En 2024, seulement 26.000 entreprises ont changé de main, contre un potentiel estimé à 74.000 par an.

Temps de lecture : 8 minutes

Un chiffre qui représente un potentiel de 370.000 sociétés et près de 3 millions d’emplois concernés. Pourtant, chaque année, seulement 26.000 transmissions aboutissent.

Une étude inédite menée par Bpifrance Le Lab, en partenariat avec CCI France, CMA France et le CRA, apporte des réponses précises sur le vaste sujet de la transmission, qui a la particularité d’être autant émotif qu’administratif.

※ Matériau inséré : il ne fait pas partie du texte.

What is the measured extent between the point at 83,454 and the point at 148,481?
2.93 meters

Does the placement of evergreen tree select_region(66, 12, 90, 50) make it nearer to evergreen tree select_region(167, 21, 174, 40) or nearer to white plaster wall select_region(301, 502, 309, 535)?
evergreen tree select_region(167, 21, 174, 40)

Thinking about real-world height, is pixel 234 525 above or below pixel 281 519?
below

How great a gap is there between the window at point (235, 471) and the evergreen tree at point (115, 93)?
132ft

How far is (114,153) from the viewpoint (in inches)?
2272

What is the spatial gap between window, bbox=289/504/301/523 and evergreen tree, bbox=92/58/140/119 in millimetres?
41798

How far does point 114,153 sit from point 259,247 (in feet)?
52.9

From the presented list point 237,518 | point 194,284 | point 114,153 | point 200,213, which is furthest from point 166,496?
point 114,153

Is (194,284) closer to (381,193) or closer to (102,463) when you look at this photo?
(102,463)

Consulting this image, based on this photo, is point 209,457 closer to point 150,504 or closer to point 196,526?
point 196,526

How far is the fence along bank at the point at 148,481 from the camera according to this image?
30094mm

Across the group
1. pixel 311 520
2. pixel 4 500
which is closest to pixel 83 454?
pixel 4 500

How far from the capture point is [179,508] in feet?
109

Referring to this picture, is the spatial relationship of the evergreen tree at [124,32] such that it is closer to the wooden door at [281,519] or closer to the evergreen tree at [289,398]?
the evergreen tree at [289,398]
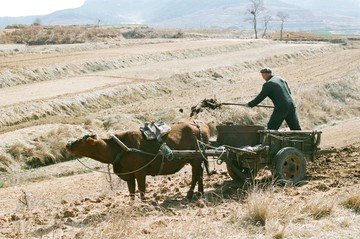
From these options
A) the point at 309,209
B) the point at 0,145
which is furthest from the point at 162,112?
the point at 309,209

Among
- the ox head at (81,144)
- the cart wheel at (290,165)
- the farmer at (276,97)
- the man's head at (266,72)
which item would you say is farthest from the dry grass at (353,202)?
the ox head at (81,144)

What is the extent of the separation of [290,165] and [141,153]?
3.51 metres

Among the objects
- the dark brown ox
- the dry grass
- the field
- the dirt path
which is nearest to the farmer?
the field

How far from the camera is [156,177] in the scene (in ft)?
52.4

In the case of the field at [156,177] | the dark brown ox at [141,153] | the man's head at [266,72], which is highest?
the man's head at [266,72]

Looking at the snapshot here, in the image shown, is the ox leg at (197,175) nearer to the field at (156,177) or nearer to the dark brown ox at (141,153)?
the dark brown ox at (141,153)

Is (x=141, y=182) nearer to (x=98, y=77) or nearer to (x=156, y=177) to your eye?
(x=156, y=177)

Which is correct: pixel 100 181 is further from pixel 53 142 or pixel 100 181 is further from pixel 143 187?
pixel 143 187

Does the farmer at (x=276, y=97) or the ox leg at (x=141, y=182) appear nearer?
the ox leg at (x=141, y=182)

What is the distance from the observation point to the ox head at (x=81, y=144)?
1084cm

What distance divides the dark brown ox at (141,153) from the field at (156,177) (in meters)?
0.52

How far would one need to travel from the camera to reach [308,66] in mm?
43156

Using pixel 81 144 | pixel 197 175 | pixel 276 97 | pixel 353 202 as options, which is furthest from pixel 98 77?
pixel 353 202

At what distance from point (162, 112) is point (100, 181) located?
24.8ft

Basée sur les témoignages de près de 5.000 dirigeants et 50 entretiens avec des experts, cette enquête révèle les dynamiques, les obstacles et les spécificités d’un marché en pleine évolution.

La transmission d’entreprise apparaît comme un marqueur de l’évolution du tissu économique français. Les chiffres mis en lumière par l’étude montrent un phénomène massif :

40 % des dirigeants de TPE-PME-ETI envisagent de céder leur entreprise d’ici cinq ans.

Cela représente près de 370.000 structures concernées et potentiellement 3 millions d’emplois directement liés à ces transmissions dans les territoires.

Un marché aux intentions fortes, mais aux réalisations timides

Les chiffres parlent d’eux-mêmes : 40 % des dirigeants interrogés envisagent de transmettre leur entreprise d’ici 2030. Une proportion qui varie selon la taille des structures :

  • 40 % pour les TPE (1 à 9 salariés),
  • 37 % pour les PME (10 à 49 salariés),
  • et seulement 23 % pour les ETI (250 à 4.999 salariés).

Pourtant, malgré ces intentions marquées, le nombre de transmissions effectives reste bien en deçà des attentes.

En 2024, seulement 26.000 entreprises ont changé de main, contre un potentiel estimé à 74.000 par an.

Plusieurs raisons expliquent cet écart. D’abord, la transmission est un processus long et complexe, souvent sous-estimé par les dirigeants.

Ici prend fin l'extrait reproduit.